There are three types of documents in MongoDB:

  • Node information in cloud collection. Different cloud service providers would return different schemas of node information. It is hard to manipulate different nodes’ information into same schema, so we decide to dump the return mesaage into MongoDB without any changes.

  • Node’s experiment status in status collection. The document in status collection is going to save the information of experiments executed in a node.

    {'_id': node_id,
    'status': status,
    'currentJob': job_id,
    'history' : the history of executed experiments in this node}
    
  • Experiment information in job collection.

    {'_id': experiment_id
    'name': name,
    'status': status,
    'input': input_info,
    'output': output_info,
    'description': description,
    'commands': commands}
    
  • Group information in group collection.

    {'cloud': cloud,
    'name': name,
    'size': size,
    'vms': list_vms}
    

The Virtual Machine Provider

In cloudmesh, we developed the cloudmesh-cloud/vm/Vm.py class to implement the operations for different virtual machines from AWS, Azure, and Chameleon by using the python library Apache Libcloud to interact with cloud service providers.

The basic functions are:

start(vm_name)

start the virtual machine with specified name

stop(vm_name, deallocate)

stop the virtual machine with specified name

resume(vm_name)

resume the suspended virtual machine with specified name

suspend(vm_name)

suspend the running virtual machine with specified name

destroy(vm_name)

destroy the virtual machine with specified name

list()

list all virtual machine in your cloud service account

status(vm_name)

show the working status of virtual machine with specified name

info(vm_name)

show all information about the virtual machine with specified name

get_public_ips(vm_name)

return the public ip of the virtual machine with specified name

set_public_ip(vm_name, public_ip)

set the public ip for the virtual machine with specified name

remove_public_ip(vm_name)

remove the public ip from virtual machine with specified name

Next we list some sample of running these functions for virtual machines in AWS, Azure and Openstack.

AWS VM Operations (Yu)

Before using the AWS Vm code, user has to update their AWS information into cloudmesh.yaml file in etc folder.

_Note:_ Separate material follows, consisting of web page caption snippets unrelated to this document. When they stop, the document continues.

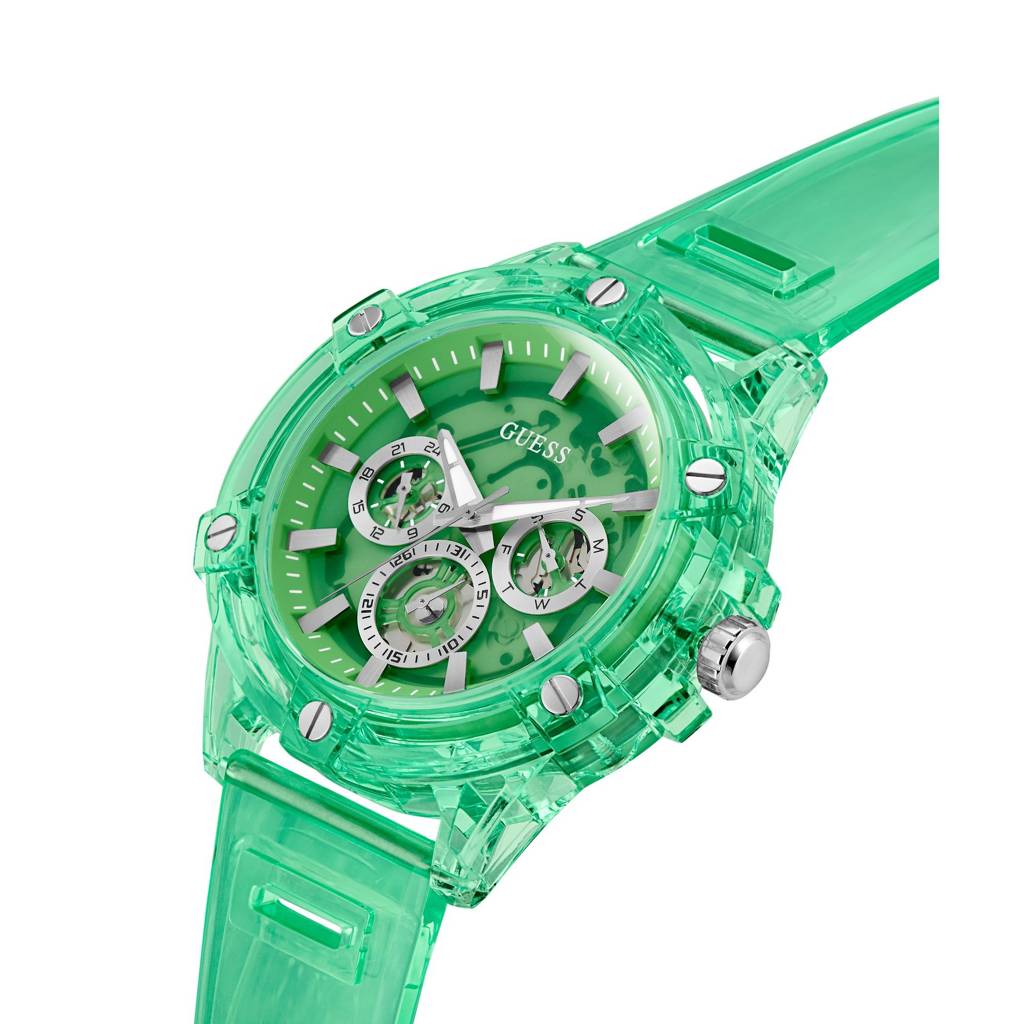 Guess Round 48Mm Green Dial Analog Men Watch - Gw0806G6 : GW0806G6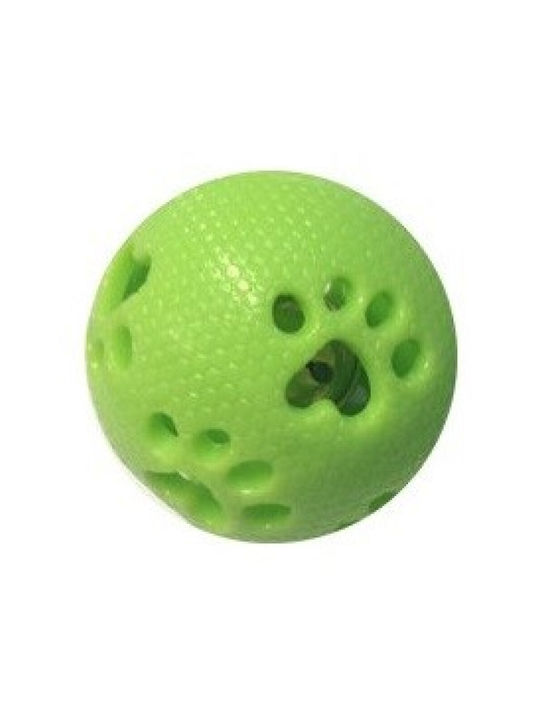 Natural World Dog Toy Rubber Ball with Sound 7.3cm Green 1 Piece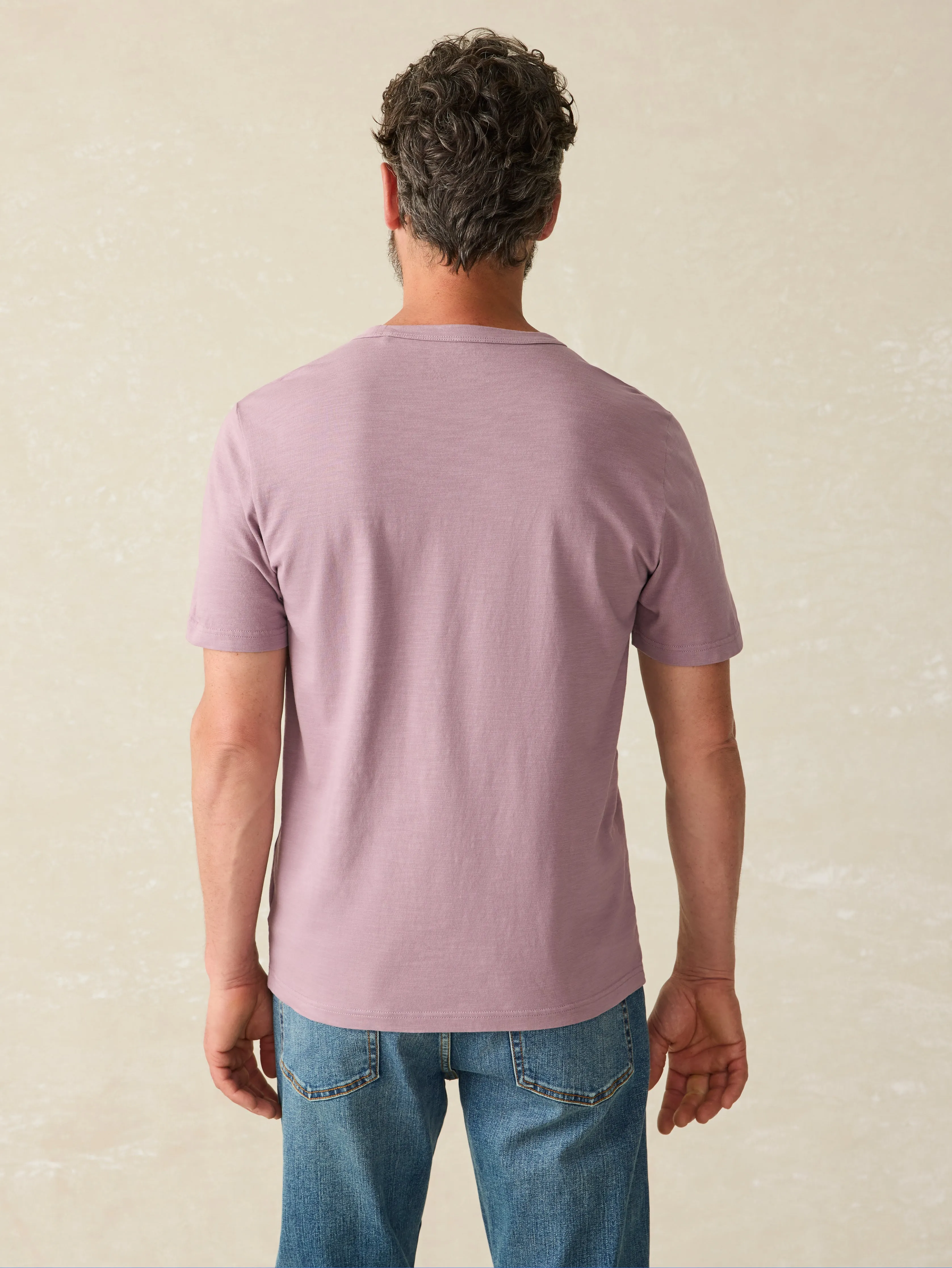 Sunwashed Tee - Faded Grape sold by Faherty product image thumbnail 5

The Libcloud library has enough methods to support the operations for managing virtual machines in AWS. We use a cloudmesh-cloud/vm/Aws.py to create the driver based on the configuration to connect to AWS.

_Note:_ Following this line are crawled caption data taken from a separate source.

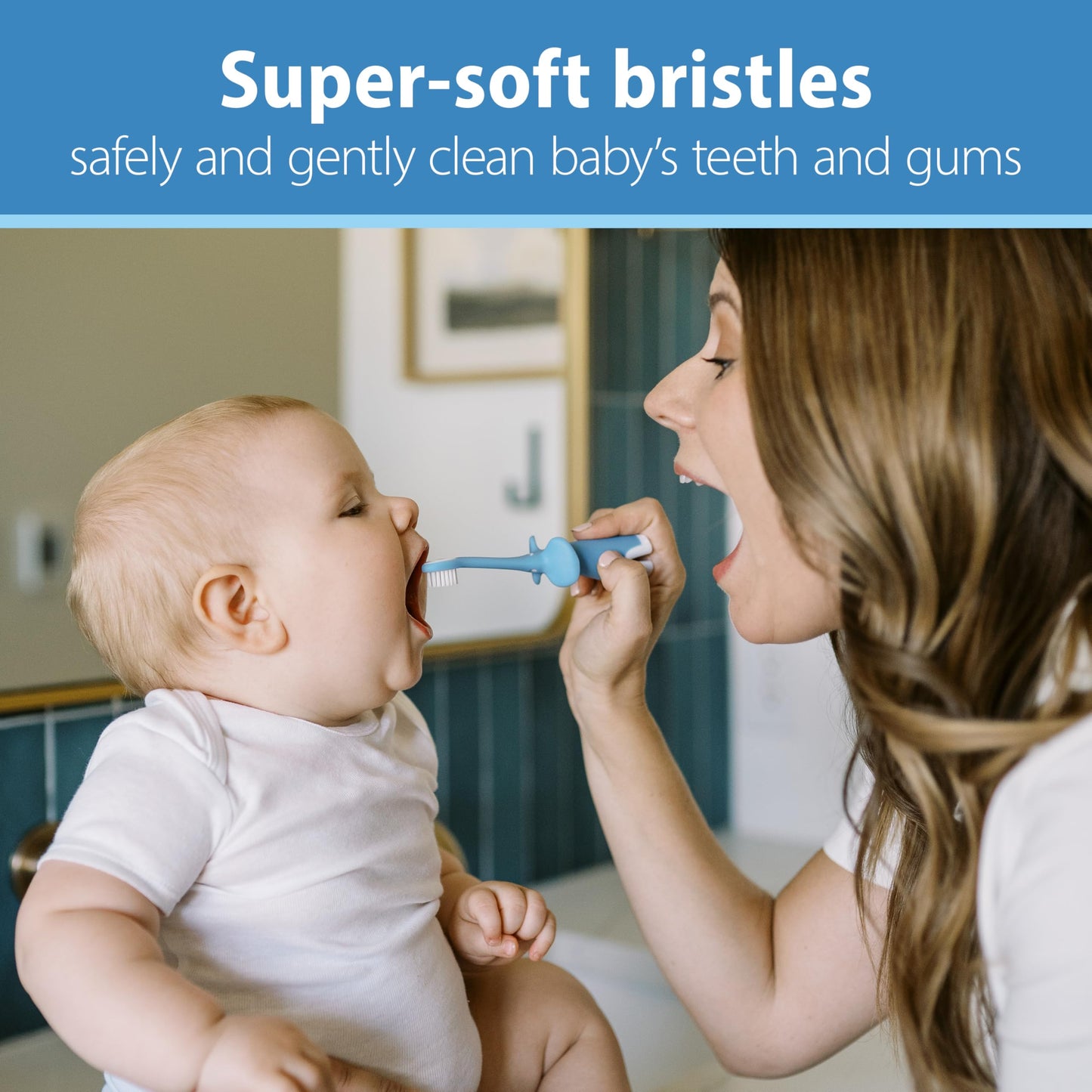 Dr. Brown's Infant-to-Toddler Training Toothbrush, Soft for Baby's First Teeth, Pink Elephant, 0-3 Years (Colors/Styles May Vary)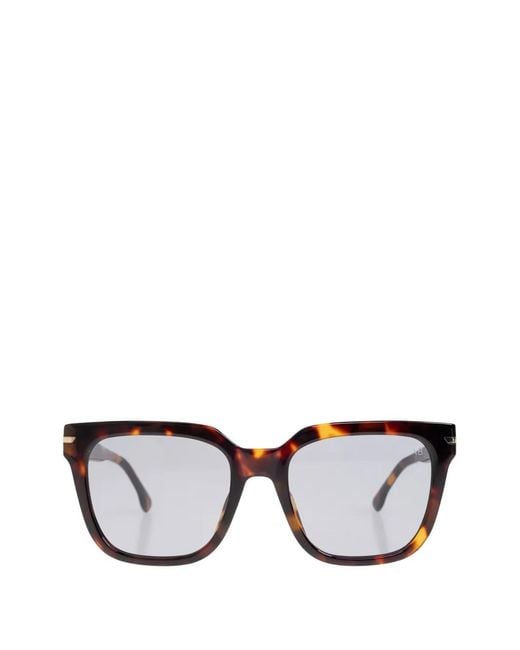 Victoria Beckham Black Square-Frame Sunglasses
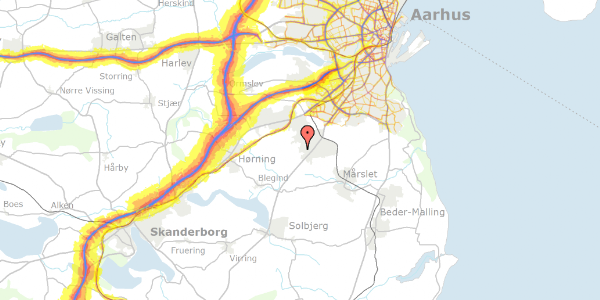 Trafikstøjkort på Frisenholt 35, 8310 Tranbjerg J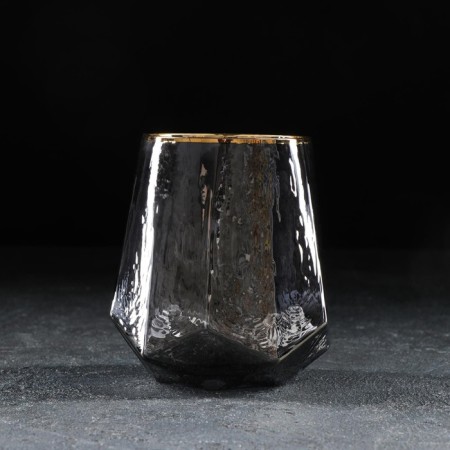Glass glass Magistro "Dario", 450 ml, graphite color-1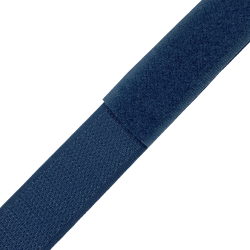 Контактная лента 25мм цвет Синий (велькро-липучка, на отрез)  в Казани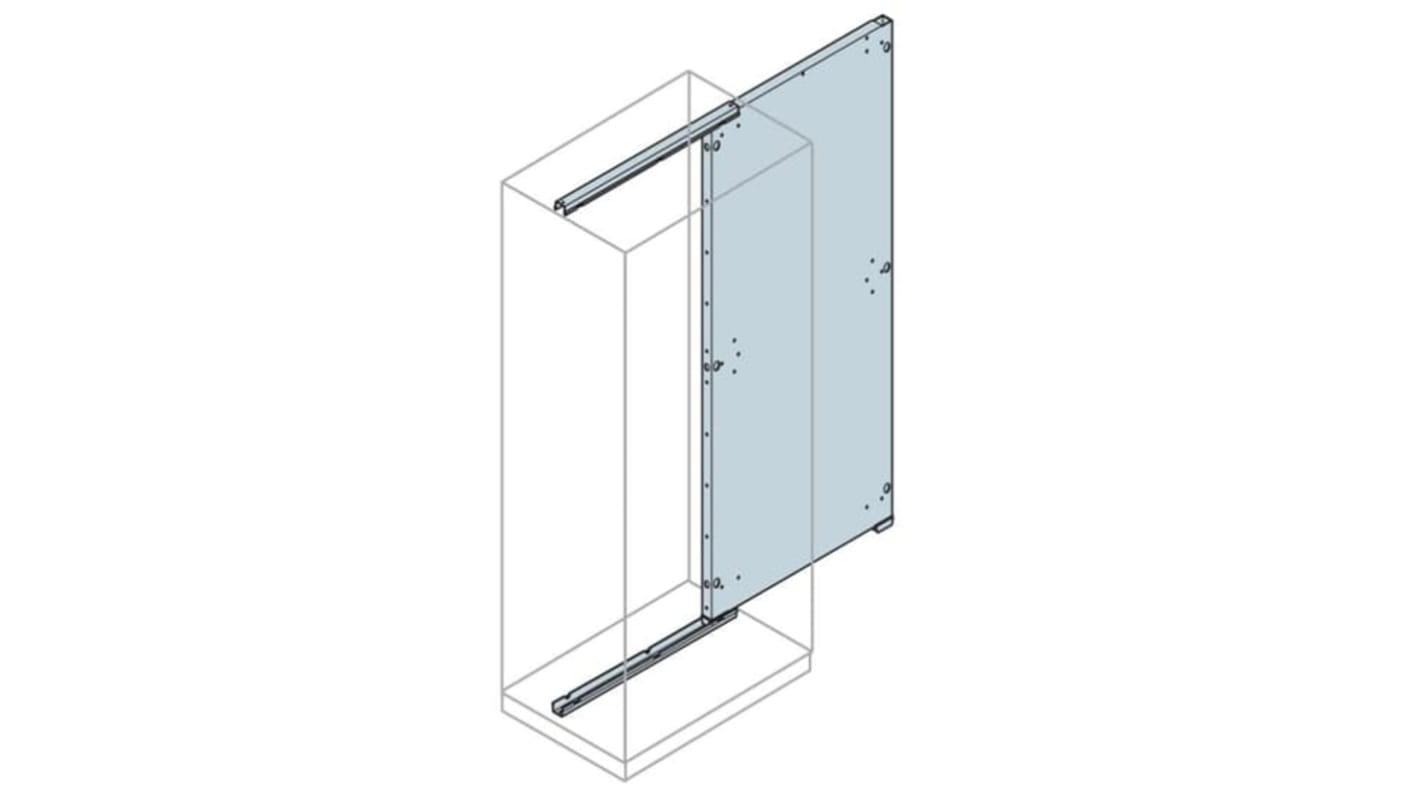 ABB IS2 Series Galvanised Steel Back Plate & Tracks, 800mm W, 2m L for Use with IS2 Enclosures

Inherit the Libcloud library, we did some modifications on AWSDriver to extend the operation. The create_node method would create a virtual machine in AWS based on the configuration of cloudmesh.yaml file

Here are some samples for running these operations by using cloudmesh-cloud:

First, user would create the virtual machine in AWS.

$ cms vm create
Collection(Database(MongoClient(host=['127.0.0.1:27017'],
           document_class=dict, tz_aware=False, connect=True),
           'cloudmesh'), 'cloud')
Thread: updating the status of node
Created base-cloudmesh-yuluo-4
PING 52.39.13.229 (52.39.13.229): 56 data bytes

--- 52.39.13.229 ping statistics ---
1 packets transmitted, 0 packets received, 100.0% packet loss

VM Refactoring

In addition, in order to offer more flexibilities to our users, we also developed vmrefactor (cloudmesh-cloud/vm/VmRefactor.py) to allow users to customize the flavors of their running instances and services in different providers.

resize(vm_name, size)

resize the virtual machine with specified size object

confirm_resize(vm_name)

some providers requires confirmation message to complete resize() operation

revert(vm_name)

revert a resize operation. Revert the virtual machine to previous status

rename(vm_name, newname)

rename the virtual machine

rebuild(vm_name, image)

rebuild the virtual machine to another image/OS with image object.

Currently, major providers usually charge users according to their usage. It might be finacially wise sometimes to shift between different service size to reduce unnecessary cost. VmRefactor is designed based on this idea to help users to achieve higher cost efficiency. VmRefactor can also help users navigate thier management tasks especially when they have many different tasks on the run=.